AG/SUM のピッチコンテストでは、Harvest 優勝の座を GreenPlanet Biotech が率いる Banana Dream のチームが獲得し、三井住友フィナンシャルグループから賞金を得た。特別賞は、農業向けのフィンテックスタートアップ Plus-A に授与された。Plus-A には、日経が主催する Fintech Summit 2017 への出場権が与えられ、このイベントで再び優勝の座を狙うことになる。

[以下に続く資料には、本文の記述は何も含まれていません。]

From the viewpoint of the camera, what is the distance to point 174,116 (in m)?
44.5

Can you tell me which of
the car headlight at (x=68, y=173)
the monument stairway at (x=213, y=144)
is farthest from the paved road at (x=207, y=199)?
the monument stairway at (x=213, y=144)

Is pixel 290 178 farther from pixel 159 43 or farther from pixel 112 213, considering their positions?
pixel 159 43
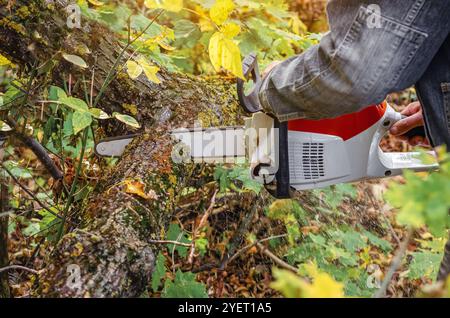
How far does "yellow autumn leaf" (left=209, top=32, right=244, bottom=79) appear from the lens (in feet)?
4.52

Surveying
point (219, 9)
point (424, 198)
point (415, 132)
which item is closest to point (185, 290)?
point (219, 9)

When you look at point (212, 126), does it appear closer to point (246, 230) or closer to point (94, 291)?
point (246, 230)

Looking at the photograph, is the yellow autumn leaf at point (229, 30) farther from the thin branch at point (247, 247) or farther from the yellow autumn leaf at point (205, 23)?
the thin branch at point (247, 247)

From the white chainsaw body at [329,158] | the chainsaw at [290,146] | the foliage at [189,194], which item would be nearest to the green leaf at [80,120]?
the foliage at [189,194]

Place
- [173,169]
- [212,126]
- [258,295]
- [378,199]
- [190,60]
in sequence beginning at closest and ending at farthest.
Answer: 1. [173,169]
2. [212,126]
3. [258,295]
4. [378,199]
5. [190,60]

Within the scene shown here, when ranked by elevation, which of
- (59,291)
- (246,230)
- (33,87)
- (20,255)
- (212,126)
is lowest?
(20,255)

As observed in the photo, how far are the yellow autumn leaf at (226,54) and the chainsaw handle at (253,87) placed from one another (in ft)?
0.96

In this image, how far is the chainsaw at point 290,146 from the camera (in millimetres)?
1709

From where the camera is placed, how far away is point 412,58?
3.88ft

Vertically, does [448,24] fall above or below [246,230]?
above

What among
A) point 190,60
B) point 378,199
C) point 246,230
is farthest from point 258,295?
point 190,60

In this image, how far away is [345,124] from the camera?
5.84 feet

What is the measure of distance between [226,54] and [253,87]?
38 cm

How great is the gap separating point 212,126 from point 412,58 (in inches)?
35.5
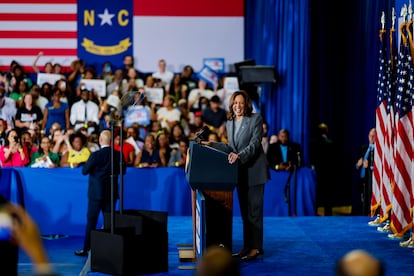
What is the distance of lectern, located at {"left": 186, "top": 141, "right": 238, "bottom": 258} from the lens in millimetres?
6668

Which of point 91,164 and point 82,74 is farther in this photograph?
point 82,74

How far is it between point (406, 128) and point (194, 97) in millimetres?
6007

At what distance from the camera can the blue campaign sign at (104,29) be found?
608 inches

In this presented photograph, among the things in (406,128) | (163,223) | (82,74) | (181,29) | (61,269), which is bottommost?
(61,269)

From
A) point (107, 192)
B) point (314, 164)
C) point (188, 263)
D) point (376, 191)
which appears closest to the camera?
point (188, 263)

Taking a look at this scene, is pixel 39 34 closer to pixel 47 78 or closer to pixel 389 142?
pixel 47 78

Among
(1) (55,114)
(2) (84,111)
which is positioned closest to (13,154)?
(1) (55,114)

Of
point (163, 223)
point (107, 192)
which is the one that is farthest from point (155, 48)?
point (163, 223)

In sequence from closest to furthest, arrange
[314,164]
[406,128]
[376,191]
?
[406,128] → [376,191] → [314,164]

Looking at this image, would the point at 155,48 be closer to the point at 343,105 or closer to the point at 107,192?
the point at 343,105

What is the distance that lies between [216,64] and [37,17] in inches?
143

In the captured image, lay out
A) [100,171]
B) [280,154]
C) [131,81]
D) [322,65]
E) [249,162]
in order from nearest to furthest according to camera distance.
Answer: [249,162]
[100,171]
[280,154]
[131,81]
[322,65]

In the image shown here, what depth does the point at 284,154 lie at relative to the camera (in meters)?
11.5

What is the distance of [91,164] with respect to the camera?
359 inches
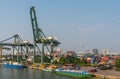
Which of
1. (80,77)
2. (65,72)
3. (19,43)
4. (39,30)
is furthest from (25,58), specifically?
(80,77)

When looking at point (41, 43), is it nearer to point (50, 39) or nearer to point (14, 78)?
point (50, 39)

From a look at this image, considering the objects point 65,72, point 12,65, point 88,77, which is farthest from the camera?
point 12,65

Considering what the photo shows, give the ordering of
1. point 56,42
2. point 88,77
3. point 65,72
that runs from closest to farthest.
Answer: point 88,77
point 65,72
point 56,42

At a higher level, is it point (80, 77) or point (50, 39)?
point (50, 39)

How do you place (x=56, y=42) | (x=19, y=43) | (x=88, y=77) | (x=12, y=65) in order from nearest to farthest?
1. (x=88, y=77)
2. (x=12, y=65)
3. (x=56, y=42)
4. (x=19, y=43)

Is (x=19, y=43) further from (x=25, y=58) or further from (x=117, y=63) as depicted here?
(x=117, y=63)

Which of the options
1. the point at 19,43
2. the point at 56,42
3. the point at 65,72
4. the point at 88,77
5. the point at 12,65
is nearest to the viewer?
the point at 88,77

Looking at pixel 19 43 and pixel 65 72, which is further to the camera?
pixel 19 43

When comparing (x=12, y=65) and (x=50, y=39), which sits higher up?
(x=50, y=39)

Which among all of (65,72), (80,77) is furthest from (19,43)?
(80,77)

チーム Banana Dream は、凍結解凍覚醒法という技術をもとに、葉脈の写真を使った人工知能ベースの植物健康診断技術を開発している。Plus-A は、農家がビジネスを拡大したり最適化したりするのを支援すべく、新しい資金調達手段を提案している。

Plus-A のチーム
Image credit: AG/SUM

続いて、Livin FarmsPlant DataVegetalia が Green Pitch プレゼンテーションを行なった。このうち、Vegetalia は、スタートアップ業界でよく知られる小池聡氏によるスタートアップだ。さらには、セミナー、ワークショップ、展示会などに加え、小規模なカンファレンスなども開催された(都市週末農業の候補者の中では、コンテナを使った Freight Farms のアイデアが気に入った)。

Plant Data のチーム
Image credit: “Tex” Pomeroy

また、AG/SUM では、陸前高田市(市長の戸羽太氏)、京都の菓子メーカーであるサロン・ド・ロワイヤル(社長の前内眞智子氏)、東京大学大学院農学生命科学研究科(岩田洋佳教授)と生産技術研究所(沖一雄准教授)らが会社を設立し、2011年の東日本大震災で津波被害を受けた地域の復興に向けて、ピーカンナッツの生産を主軸に置いたパイロット農業を始めることが発表された。